▶ TEXT PASSAGE:
·····

A matrix is a 2D array of numbers or table of numbers.

Dimension:

$$m \times n$$

Where:

• $m$ = rows
• $n$ = columns

Element notation:

$$A_{ij}$$

means element in row $i$, column $j$.

Tensor

Algebraic object that describes a multilinear relationship between sets of algebraic objects associated with a vector space.

• Latin: tendere meaning 'to stretch'

A matrix is a transformation of space.

All machine learning models are compositions of transformations.

If:

$$y = Ax$$

Then $A$ transforms vector $x$ into a new vector $y$.

Geometrically, a matrix can:

• Stretch
• Compress
• Rotate
• Reflect
• Shear
• Project

Linear Regression = Projection

When solving linear regression:

$$\hat{\theta} = (X^T X)^{-1} X^T y$$

You are not just solving equations.

You are projecting vector ( y ) onto the column space of ( X ).

Meaning:

• ( X ) defines a subspace (all linear combinations of features)
• ( y ) may not lie in that space
• We find the closest point in that space

This closest point is the orthogonal projection.

The residual error is perpendicular to the feature space.

Mathematically:

$$X^T (y - X\hat{\theta}) = 0$$

Geometric meaning:

The error vector is orthogonal to every feature direction.

Orthogonality = Independence

Orthogonality representing perpendicularity, where elements (vectors, functions, or data) are independent and have a dot product or inner product of zero.

Two vectors are orthogonal if:

$$v^T w = 0$$

Or their dot product is zero. ie they form a 90 angle or are perpendicular.

$$v.w =0$$

In ML, orthogonality means:

• No linear dependence
• No shared directional information

This is why:

• PCA finds orthogonal principal components
• QR decomposition builds orthogonal bases
• SVD decomposes into orthogonal directions

Orthogonality reduces redundancy.

·····

▶ INSTRUCTIONS FOR THE TASK: Carry on the linear algebra notes on matrices and orthogonality, picking up after their final sentence. The rows that come next have no role here.

(Dataset rows)

·····

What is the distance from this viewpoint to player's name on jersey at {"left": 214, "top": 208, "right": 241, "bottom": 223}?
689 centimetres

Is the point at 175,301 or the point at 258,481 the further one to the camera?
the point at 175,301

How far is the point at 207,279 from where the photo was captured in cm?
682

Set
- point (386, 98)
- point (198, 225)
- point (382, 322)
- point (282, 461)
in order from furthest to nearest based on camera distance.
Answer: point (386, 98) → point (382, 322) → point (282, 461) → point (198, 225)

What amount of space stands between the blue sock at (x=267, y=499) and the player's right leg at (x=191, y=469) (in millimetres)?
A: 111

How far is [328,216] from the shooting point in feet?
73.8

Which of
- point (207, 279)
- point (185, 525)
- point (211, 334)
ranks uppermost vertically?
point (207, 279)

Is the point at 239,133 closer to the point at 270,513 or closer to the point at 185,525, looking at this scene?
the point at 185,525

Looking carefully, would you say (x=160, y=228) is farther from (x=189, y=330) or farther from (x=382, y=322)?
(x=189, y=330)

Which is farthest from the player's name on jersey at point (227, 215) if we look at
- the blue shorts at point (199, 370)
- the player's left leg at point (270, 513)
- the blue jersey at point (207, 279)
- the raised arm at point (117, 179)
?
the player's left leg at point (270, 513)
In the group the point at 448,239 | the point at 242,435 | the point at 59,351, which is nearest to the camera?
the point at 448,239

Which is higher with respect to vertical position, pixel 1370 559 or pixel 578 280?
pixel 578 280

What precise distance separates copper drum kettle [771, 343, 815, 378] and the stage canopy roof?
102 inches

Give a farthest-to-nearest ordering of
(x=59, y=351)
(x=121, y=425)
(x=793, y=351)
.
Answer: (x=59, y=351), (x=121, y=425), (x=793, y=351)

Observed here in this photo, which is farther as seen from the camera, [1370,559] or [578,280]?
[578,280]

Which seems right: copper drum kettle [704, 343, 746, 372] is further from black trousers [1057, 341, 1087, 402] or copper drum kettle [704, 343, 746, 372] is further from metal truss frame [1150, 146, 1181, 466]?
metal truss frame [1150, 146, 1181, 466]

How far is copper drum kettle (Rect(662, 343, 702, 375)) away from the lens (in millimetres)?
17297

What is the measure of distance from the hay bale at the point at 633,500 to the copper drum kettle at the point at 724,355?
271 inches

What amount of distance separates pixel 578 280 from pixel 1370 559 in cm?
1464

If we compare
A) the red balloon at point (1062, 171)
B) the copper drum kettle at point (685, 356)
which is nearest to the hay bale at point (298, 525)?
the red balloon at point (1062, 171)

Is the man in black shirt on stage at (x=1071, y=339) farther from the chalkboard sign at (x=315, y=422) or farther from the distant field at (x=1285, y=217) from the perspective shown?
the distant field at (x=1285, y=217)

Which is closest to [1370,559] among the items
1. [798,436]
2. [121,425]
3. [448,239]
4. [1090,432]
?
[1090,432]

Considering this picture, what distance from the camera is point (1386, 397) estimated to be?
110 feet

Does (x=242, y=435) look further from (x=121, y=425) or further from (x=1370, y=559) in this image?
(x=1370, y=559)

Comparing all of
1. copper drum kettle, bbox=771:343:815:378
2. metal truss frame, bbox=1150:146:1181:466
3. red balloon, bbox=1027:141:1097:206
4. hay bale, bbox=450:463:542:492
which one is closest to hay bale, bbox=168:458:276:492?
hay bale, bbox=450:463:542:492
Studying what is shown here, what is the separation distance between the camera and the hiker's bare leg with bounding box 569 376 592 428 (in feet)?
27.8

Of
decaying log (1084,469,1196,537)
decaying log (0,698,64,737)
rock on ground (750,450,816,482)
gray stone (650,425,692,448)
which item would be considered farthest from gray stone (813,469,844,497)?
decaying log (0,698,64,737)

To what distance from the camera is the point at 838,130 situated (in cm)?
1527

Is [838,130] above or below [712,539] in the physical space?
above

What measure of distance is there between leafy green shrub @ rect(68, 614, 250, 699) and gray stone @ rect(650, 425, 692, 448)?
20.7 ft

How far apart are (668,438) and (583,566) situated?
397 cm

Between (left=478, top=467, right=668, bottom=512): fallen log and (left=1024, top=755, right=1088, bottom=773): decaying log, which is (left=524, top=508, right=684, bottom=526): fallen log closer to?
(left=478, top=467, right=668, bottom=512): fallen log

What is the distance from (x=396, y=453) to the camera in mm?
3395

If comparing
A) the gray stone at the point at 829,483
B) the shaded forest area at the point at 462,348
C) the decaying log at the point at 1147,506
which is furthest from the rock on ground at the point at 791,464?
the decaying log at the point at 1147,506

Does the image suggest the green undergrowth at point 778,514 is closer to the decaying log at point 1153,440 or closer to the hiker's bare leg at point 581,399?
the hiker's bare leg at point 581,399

·····

▶ ANSWER FOR THIS EXERCISE:
Eigenvectors

Non-zero vectors associated with a linear transformation (represented by a square matrix) that do not change their direction when that transformation is applied.

Instead, they are only

• scaled—stretched
• compressed
• reversed

by a scalar factor known as the eigenvalue $\lambda$

If:

Av = $\lambda$ v

That means:

• Applying transformation $A$
• Does not change the direction of $v$
• Only scales it by $\lambda$

Eigenvectors are:

• Directions that remain stable under transformation.
• Natural Directions of a Transformation

In ML:

• PCA uses eigenvectors of the covariance matrix
• These represent directions of maximum variance
• Each eigenvector = principal axis of data

Eigenvalues tell you how important that direction is.

Singular Value Decomposition (SVD)

Factorization of a real or complex matrix into a rotation, followed by a rescaling followed by another rotation.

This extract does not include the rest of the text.